### Exercise directions
Can you reproduce, word for word, the part of the post on game rules and copyright that opens with the words containing "No copyright on" and closes with "fault such borrowing."?

━━━ Passage shown ━━━

Jeff Dee, RPG author and awesome gaming artist (T Bone makes Will roll, squelches further fan gushing), is also a host of The Non Prophets podcast (together with none other than fellow gaming art god Denis Loubet!) and a past semi-regular host of The Atheist Experience broadcast and podcast. Episode #616 of the latter (embedded below), titled nothing less than “The Argument from Game Design”, let Jeff put his game-design cred to work in discussing certain arcane religious arguments that compare existence to “a game”. Straying a bit from that purely religious discussion, he also made some comments of broader relevance to gaming itself, including thoughts on what makes for a good game. The following bit caused me to raise an eyebrow:
… As a self-published role-playing game designer, one of my biggest pet peeves is that game rules are not protected by law… There are two mechanisms in place that you can turn to [in the US] for legal protection if you’re a game designer. One is copyright. The actual text of your rules, you can have a copyright on that… The other thing you can turn to is patent. If you have pieces you move around, you can patent what those pieces are and the way you use them. You can do those two things. Buy you can, in fact, legally take, say, Dungeons and Dragons – and people have done this – and completely reword it…
Jeff goes on to mention how people have done this with older editions of D&D, offering them with no consent by the games’ rights holders, simply by rewording the books’ text. (He also mentions that newer editions have more cleverly built in some degree of legal protection against this, though unfortunately he leaves out detail.) But for the rules themselves – sorry, in general there are no copyrights or patents available.
I guess that should all be of little surprise; after all, who’s heard of patented dice mechanics, or legal cases involving RPG rules copying? Still, the legal rights of game rule creators is something all of us home-brew designers (or would-be designers) should have a passing familiarity with.
No copyright on game rules? That means, first of all, that we can nab any rules from any game we want! Just grab ’em and plug ’em into our own works! Woo-hoo! Except: That’s so distasteful, or should be to the designer with at least Quirk-level Code of Honor. Yet… How can you not steal other games’ rules? Checks made using dice plus mods… Character attributes like Strength and Dexterity… Experience points… Levels… Point-build systems… We’re all taking core ideas from our progenitors, whether from D&D or other early games that borrowed from it. There’s no way to avoid that, and where such basics are concerned, it’s hard to even fault such borrowing.

━━━ Listed entries ━━━

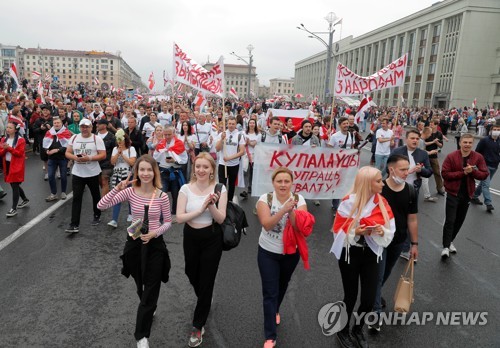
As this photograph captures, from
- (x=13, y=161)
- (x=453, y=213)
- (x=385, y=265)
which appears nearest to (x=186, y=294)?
(x=385, y=265)

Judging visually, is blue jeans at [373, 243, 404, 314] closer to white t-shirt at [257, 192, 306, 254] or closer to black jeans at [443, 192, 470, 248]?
white t-shirt at [257, 192, 306, 254]

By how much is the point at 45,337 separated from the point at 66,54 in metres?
180

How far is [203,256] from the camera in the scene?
11.4 feet

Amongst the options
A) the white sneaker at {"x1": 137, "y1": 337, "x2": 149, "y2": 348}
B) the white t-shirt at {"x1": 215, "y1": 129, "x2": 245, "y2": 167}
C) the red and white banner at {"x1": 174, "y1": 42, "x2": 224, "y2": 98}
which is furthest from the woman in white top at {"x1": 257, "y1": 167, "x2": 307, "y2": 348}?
the red and white banner at {"x1": 174, "y1": 42, "x2": 224, "y2": 98}

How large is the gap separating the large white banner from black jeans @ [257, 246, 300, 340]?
258cm

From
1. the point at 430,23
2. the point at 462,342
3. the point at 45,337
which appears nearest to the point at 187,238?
the point at 45,337

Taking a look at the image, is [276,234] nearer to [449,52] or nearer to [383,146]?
[383,146]

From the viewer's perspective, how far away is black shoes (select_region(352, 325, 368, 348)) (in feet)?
11.3

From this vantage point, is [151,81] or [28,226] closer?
[28,226]

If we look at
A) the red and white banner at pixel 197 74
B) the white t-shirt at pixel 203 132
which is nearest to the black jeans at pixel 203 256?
the red and white banner at pixel 197 74

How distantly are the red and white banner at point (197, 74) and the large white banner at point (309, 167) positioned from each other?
2.35 meters

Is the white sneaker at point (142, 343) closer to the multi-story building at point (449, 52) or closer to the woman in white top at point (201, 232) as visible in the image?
the woman in white top at point (201, 232)

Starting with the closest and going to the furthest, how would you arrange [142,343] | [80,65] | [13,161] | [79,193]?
[142,343], [79,193], [13,161], [80,65]

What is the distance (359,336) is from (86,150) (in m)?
5.04
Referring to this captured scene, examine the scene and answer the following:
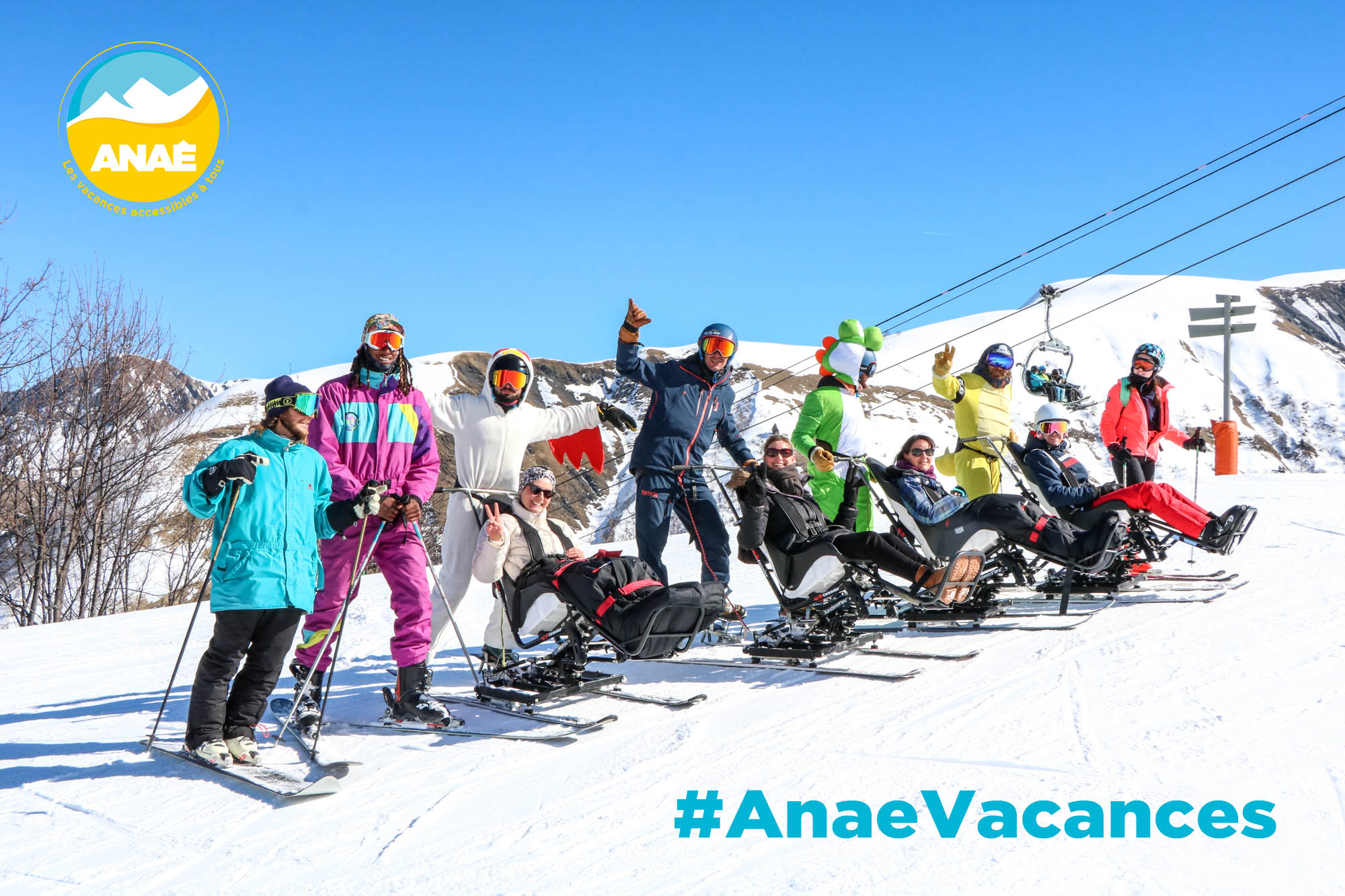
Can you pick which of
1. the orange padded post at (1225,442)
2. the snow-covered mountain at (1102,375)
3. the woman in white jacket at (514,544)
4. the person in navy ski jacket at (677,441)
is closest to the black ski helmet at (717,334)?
the person in navy ski jacket at (677,441)

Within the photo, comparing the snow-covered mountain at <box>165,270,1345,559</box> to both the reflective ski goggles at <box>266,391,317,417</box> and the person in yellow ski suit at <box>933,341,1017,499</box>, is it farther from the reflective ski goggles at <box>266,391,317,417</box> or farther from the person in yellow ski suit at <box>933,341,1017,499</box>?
the reflective ski goggles at <box>266,391,317,417</box>

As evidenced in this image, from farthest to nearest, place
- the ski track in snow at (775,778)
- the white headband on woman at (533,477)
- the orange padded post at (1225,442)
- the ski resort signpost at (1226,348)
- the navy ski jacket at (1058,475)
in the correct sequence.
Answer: the ski resort signpost at (1226,348), the orange padded post at (1225,442), the navy ski jacket at (1058,475), the white headband on woman at (533,477), the ski track in snow at (775,778)

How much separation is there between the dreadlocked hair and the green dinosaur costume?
2.62 m

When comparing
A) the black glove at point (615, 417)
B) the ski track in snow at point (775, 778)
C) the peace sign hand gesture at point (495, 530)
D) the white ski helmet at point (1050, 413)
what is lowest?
A: the ski track in snow at point (775, 778)

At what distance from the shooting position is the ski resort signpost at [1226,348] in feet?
39.2

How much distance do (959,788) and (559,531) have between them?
7.90ft

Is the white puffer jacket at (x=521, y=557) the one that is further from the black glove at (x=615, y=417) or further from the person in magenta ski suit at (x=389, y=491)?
the black glove at (x=615, y=417)

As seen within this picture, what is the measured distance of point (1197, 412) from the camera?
96.8 m

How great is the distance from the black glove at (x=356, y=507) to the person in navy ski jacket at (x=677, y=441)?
211 centimetres

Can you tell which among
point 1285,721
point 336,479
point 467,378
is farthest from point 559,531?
point 467,378

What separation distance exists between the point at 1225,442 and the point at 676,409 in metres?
9.47

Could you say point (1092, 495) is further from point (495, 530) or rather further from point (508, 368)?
point (495, 530)

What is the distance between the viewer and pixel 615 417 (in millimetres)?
5160

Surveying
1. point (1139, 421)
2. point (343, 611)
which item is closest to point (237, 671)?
point (343, 611)
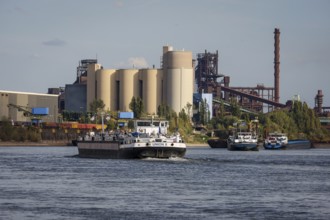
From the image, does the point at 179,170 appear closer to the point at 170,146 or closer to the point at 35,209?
the point at 170,146

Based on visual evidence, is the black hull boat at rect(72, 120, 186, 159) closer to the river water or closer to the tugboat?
the tugboat

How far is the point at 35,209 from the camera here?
74062mm

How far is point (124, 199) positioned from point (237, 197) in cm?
1016

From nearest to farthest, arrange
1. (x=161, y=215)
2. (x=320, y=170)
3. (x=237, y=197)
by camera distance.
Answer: (x=161, y=215), (x=237, y=197), (x=320, y=170)

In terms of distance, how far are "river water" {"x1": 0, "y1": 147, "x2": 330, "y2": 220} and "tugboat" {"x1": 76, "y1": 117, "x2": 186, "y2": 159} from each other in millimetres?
17585

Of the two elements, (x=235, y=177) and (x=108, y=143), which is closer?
(x=235, y=177)

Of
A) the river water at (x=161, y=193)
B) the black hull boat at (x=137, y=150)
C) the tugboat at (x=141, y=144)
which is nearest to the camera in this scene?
the river water at (x=161, y=193)

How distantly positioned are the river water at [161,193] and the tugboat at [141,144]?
17.6m

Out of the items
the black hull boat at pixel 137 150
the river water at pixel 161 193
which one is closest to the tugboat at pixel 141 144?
the black hull boat at pixel 137 150

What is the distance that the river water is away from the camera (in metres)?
72.6

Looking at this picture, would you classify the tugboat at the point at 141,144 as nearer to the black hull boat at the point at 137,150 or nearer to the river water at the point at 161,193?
the black hull boat at the point at 137,150

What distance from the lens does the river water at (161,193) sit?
7256 centimetres

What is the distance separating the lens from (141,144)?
492ft

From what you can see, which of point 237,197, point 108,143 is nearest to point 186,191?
point 237,197
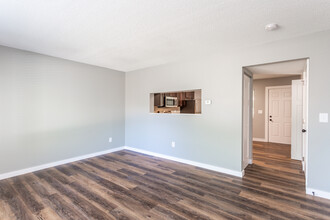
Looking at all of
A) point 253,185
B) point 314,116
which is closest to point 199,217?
point 253,185

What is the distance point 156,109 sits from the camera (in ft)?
15.0

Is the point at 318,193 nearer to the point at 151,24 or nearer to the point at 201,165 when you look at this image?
the point at 201,165

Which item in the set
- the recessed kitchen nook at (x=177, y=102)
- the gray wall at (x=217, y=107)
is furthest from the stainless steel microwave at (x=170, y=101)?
the gray wall at (x=217, y=107)

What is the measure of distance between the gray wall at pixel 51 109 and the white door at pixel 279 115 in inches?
217

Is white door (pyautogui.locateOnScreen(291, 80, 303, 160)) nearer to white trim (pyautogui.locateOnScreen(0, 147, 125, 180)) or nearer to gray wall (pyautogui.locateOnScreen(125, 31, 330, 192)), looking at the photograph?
gray wall (pyautogui.locateOnScreen(125, 31, 330, 192))

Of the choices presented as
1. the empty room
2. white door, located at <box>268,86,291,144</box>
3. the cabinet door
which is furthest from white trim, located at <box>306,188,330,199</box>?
white door, located at <box>268,86,291,144</box>

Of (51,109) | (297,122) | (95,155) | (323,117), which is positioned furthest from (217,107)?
(51,109)

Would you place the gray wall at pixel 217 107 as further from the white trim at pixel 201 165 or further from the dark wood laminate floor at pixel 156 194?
→ the dark wood laminate floor at pixel 156 194

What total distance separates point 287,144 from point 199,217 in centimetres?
533

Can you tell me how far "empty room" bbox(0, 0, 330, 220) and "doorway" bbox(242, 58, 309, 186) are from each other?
0.06 m

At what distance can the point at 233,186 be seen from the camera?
108 inches

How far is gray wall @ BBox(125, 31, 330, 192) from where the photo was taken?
2416 mm

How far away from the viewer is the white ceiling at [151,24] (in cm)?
184

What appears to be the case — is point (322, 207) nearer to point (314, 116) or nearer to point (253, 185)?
point (253, 185)
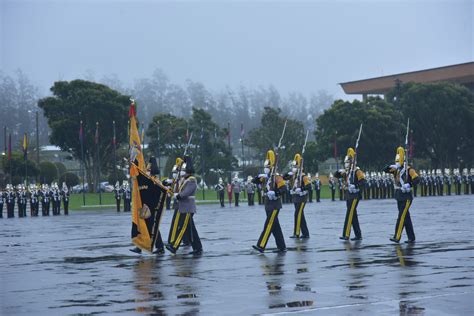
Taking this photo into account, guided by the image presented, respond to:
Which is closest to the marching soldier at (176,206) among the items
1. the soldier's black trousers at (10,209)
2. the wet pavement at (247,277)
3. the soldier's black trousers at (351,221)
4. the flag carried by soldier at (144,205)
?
the flag carried by soldier at (144,205)

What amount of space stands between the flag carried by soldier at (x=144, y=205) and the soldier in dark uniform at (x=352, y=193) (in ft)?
13.7

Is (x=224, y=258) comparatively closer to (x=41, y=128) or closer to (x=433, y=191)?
(x=433, y=191)

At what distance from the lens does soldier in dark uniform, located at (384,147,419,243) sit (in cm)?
1984

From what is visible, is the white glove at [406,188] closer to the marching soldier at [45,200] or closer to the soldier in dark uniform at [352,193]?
the soldier in dark uniform at [352,193]

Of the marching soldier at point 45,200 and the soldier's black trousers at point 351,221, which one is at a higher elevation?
the marching soldier at point 45,200

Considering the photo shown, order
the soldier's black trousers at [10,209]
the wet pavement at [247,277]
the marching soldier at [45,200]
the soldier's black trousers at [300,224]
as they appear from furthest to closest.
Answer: the marching soldier at [45,200], the soldier's black trousers at [10,209], the soldier's black trousers at [300,224], the wet pavement at [247,277]

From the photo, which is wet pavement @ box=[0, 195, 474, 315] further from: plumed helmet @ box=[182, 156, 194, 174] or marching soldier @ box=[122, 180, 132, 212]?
marching soldier @ box=[122, 180, 132, 212]

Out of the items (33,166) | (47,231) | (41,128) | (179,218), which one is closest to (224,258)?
(179,218)

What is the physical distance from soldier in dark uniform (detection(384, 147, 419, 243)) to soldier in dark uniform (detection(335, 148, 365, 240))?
3.41 ft

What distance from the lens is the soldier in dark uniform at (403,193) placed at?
781 inches

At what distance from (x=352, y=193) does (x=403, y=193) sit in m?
1.65

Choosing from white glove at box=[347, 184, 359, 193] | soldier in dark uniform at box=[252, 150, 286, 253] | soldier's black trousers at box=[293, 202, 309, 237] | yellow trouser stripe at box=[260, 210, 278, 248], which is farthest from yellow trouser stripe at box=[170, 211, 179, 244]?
white glove at box=[347, 184, 359, 193]

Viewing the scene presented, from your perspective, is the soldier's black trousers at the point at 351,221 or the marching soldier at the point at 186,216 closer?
the marching soldier at the point at 186,216

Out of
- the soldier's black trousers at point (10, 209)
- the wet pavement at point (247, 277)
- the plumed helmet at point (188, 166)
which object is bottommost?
the wet pavement at point (247, 277)
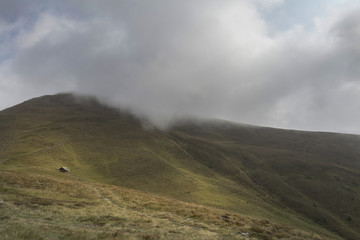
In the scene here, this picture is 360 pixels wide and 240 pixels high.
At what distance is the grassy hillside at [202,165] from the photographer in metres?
62.0

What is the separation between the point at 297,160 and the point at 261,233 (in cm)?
10884

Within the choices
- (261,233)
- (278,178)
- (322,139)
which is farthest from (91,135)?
(322,139)

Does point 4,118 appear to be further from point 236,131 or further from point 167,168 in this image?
point 236,131

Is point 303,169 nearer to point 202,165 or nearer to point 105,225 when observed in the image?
point 202,165

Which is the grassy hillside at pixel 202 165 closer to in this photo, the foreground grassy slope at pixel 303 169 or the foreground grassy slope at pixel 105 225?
the foreground grassy slope at pixel 303 169

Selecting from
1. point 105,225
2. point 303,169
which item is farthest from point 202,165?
point 105,225

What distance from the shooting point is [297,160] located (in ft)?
373

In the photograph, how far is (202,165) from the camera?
98.4m

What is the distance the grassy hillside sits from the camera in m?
62.0

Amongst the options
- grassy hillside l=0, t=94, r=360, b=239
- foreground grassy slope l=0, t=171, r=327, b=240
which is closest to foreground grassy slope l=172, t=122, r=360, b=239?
grassy hillside l=0, t=94, r=360, b=239

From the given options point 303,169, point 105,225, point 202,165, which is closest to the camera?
point 105,225

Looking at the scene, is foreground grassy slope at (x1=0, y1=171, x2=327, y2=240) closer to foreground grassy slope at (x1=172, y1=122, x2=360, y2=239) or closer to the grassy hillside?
the grassy hillside

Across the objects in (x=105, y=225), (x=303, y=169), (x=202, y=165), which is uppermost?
(x=105, y=225)

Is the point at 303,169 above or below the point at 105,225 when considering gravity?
below
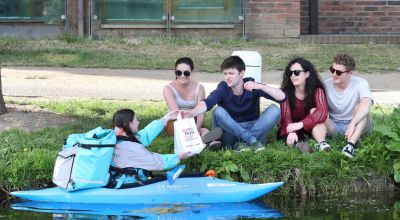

━━━

### Output below
No copyright on game rules? That means, first of all, that we can nab any rules from any game we want! Just grab ’em and plug ’em into our own works! Woo-hoo! Except: That’s so distasteful, or should be to the designer with at least Quirk-level Code of Honor. Yet… How can you not steal other games’ rules? Checks made using dice plus mods… Character attributes like Strength and Dexterity… Experience points… Levels… Point-build systems… We’re all taking core ideas from our progenitors, whether from D&D or other early games that borrowed from it. There’s no way to avoid that, and where such basics are concerned, it’s hard to even fault such borrowing.